§ **Extracted information**

.....

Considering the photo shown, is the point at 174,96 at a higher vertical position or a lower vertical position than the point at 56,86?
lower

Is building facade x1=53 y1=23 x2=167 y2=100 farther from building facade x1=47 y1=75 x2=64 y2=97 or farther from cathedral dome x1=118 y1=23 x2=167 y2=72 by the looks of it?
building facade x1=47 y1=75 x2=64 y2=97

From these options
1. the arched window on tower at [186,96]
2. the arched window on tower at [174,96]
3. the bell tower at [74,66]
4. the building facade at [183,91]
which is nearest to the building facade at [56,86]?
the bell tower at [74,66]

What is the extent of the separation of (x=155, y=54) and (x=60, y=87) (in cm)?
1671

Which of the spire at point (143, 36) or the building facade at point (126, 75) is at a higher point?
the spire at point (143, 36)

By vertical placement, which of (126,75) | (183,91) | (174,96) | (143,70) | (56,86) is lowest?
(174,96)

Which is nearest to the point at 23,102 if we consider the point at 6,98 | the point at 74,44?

.....

§ **Problem details**
Reproduce each of the items above word for word, keeping every line in its original order.

§ **Answer to this exercise**
Considering the photo shown, is the point at 174,96 at a higher vertical position or a lower vertical position than the point at 56,86?
lower

Is building facade x1=53 y1=23 x2=167 y2=100 farther from building facade x1=47 y1=75 x2=64 y2=97 or farther from cathedral dome x1=118 y1=23 x2=167 y2=72 by the looks of it?
building facade x1=47 y1=75 x2=64 y2=97

From these options
1. the arched window on tower at [186,96]
2. the arched window on tower at [174,96]
3. the bell tower at [74,66]
4. the building facade at [183,91]
which is nearest to the building facade at [56,86]?
the bell tower at [74,66]

What is the extent of the separation of (x=155, y=54) and (x=60, y=87) (in cm)?
1671

Which of the spire at point (143, 36) or the building facade at point (126, 75) is at a higher point?
the spire at point (143, 36)

By vertical placement, which of (126,75) | (183,91) | (174,96) | (143,70) | (56,86) is lowest?
(174,96)

Which is nearest to the point at 23,102 if we consider the point at 6,98 | the point at 74,44?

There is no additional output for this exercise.